_Provided data_.
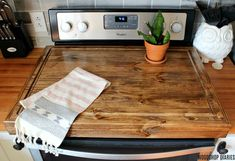 a DIY wooden stove top cover and add more counter space to your kitchen! How to Build a Stove Top Cover with Juice GrooveHow to Build a Stove Top Cover with Juice Groove Electric Stove Top Covers, Gas Stove Top Covers, Wooden Stove Top Covers, Stove Burner Covers, Kitchen Sink Cover, Kitchen Stove, Kitchen Island, Kitchen Cabinets, Stove Board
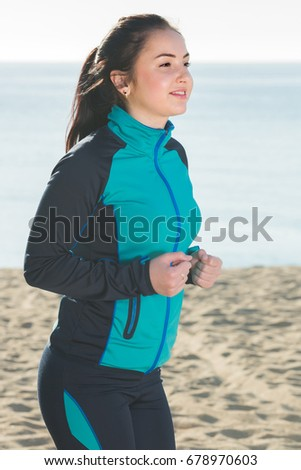 Young germany sporty girl running on beach by ocean in morning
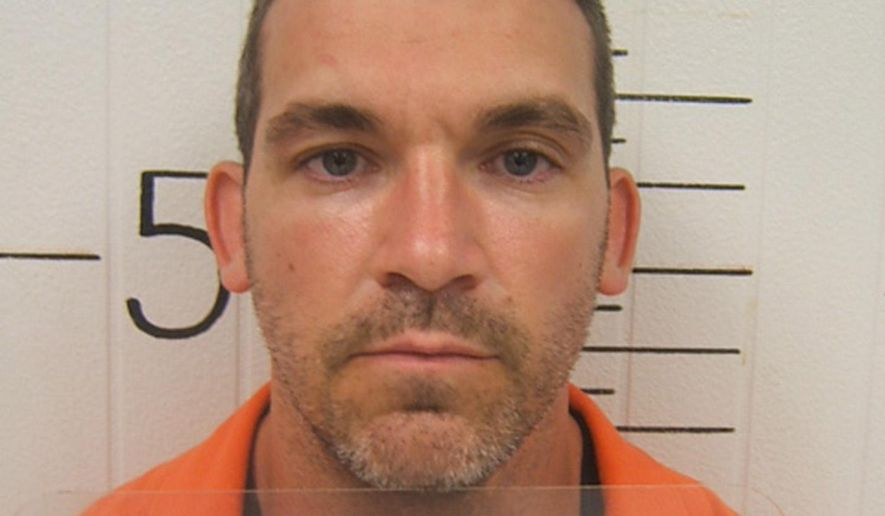 This undated photo provided by the Kentucky Department of Corrections on Thursday, Aug. 18, 2014 shows Patrick W. Darcy. On Thursday, the Kentucky Supreme Court overturned the burglary and fleeing convictions of the 37-year-old Darcy after concluding that a judge should have delayed the trial of Darcy and a co-defendant. The case pitted the rights of defendants being tried together to have the attorney of their choosing against the right to a quick court proceeding. (AP Photo/Kentucky Department of Corrections)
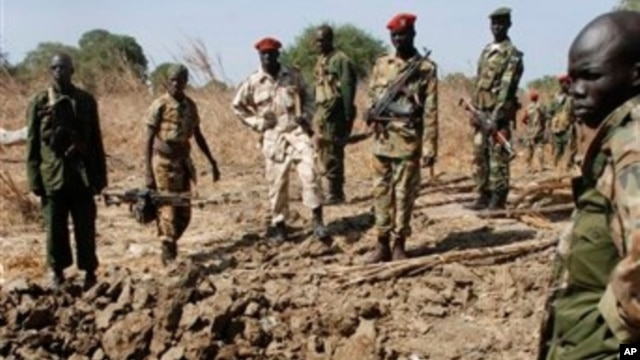 Southern army officers in Northern Bahr el Ghazal state in Sudan, peer into a bomb crater created from one of the bombs dropped by the northern Sudanese army on a southern army base in the disputed border zone of Kiir Adem, where Southern Sudan meets Darf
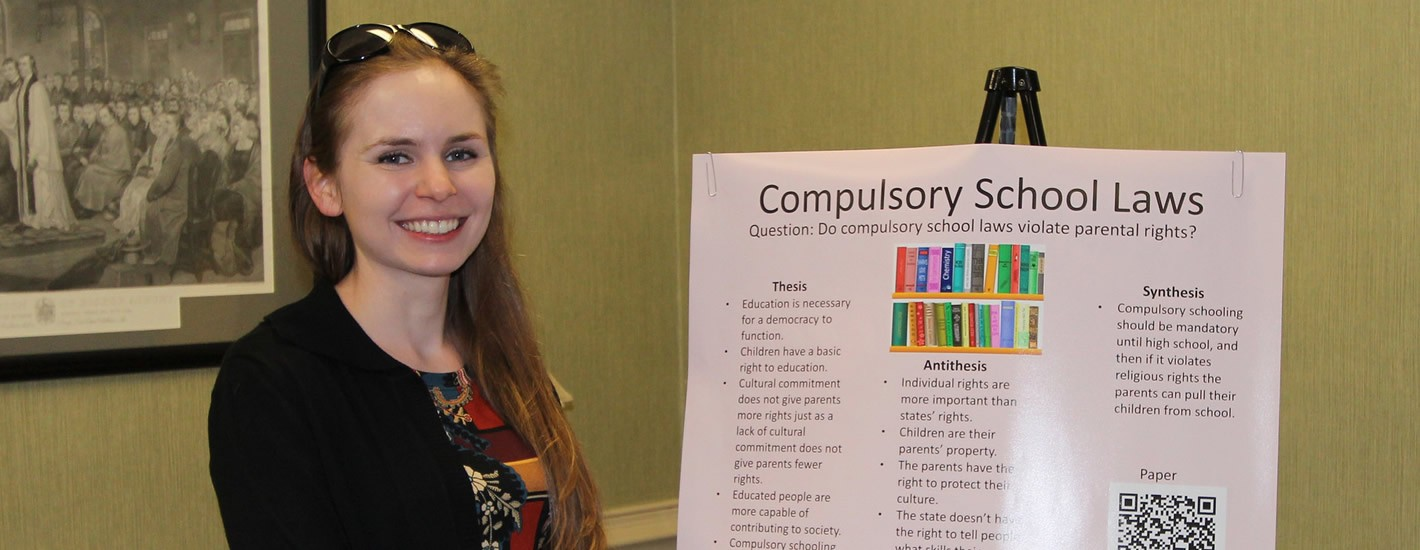 A student presents her research at the annual research symposium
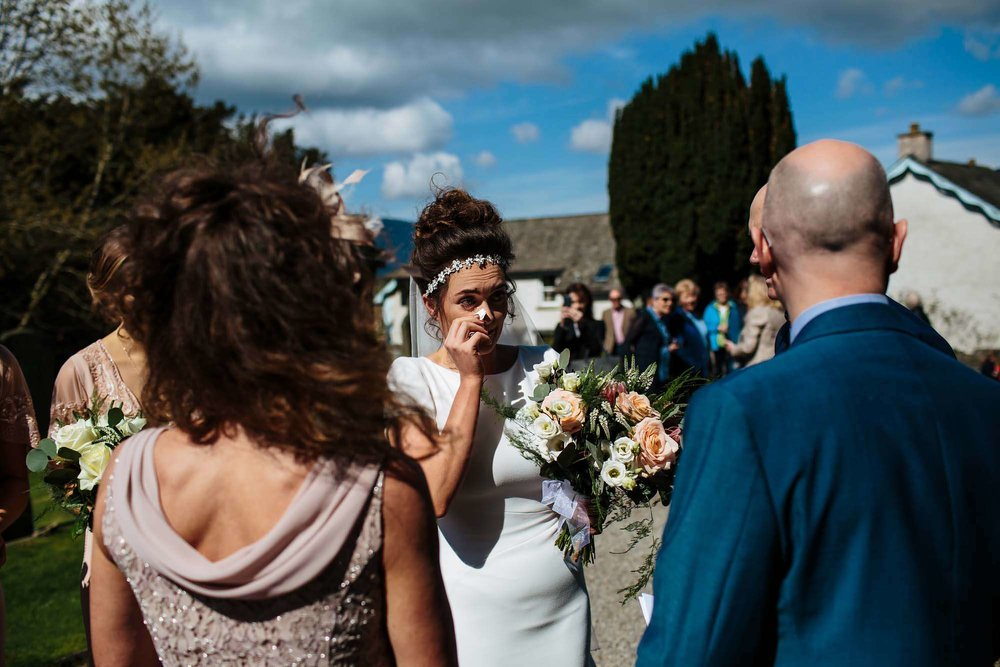 Bride cries before she enters the church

_Task details_. Please retype the listing in full, exactly as given, and skip every image.

_Written answer_.
 a DIY wooden stove top cover and add more counter space to your kitchen! How to Build a Stove Top Cover with Juice GrooveHow to Build a Stove Top Cover with Juice Groove Electric Stove Top Covers, Gas Stove Top Covers, Wooden Stove Top Covers, Stove Burner Covers, Kitchen Sink Cover, Kitchen Stove, Kitchen Island, Kitchen Cabinets, Stove Board
 Young germany sporty girl running on beach by ocean in morning
 This undated photo provided by the Kentucky Department of Corrections on Thursday, Aug. 18, 2014 shows Patrick W. Darcy. On Thursday, the Kentucky Supreme Court overturned the burglary and fleeing convictions of the 37-year-old Darcy after concluding that a judge should have delayed the trial of Darcy and a co-defendant. The case pitted the rights of defendants being tried together to have the attorney of their choosing against the right to a quick court proceeding. (AP Photo/Kentucky Department of Corrections)
 Southern army officers in Northern Bahr el Ghazal state in Sudan, peer into a bomb crater created from one of the bombs dropped by the northern Sudanese army on a southern army base in the disputed border zone of Kiir Adem, where Southern Sudan meets Darf
 A student presents her research at the annual research symposium
 Bride cries before she enters the church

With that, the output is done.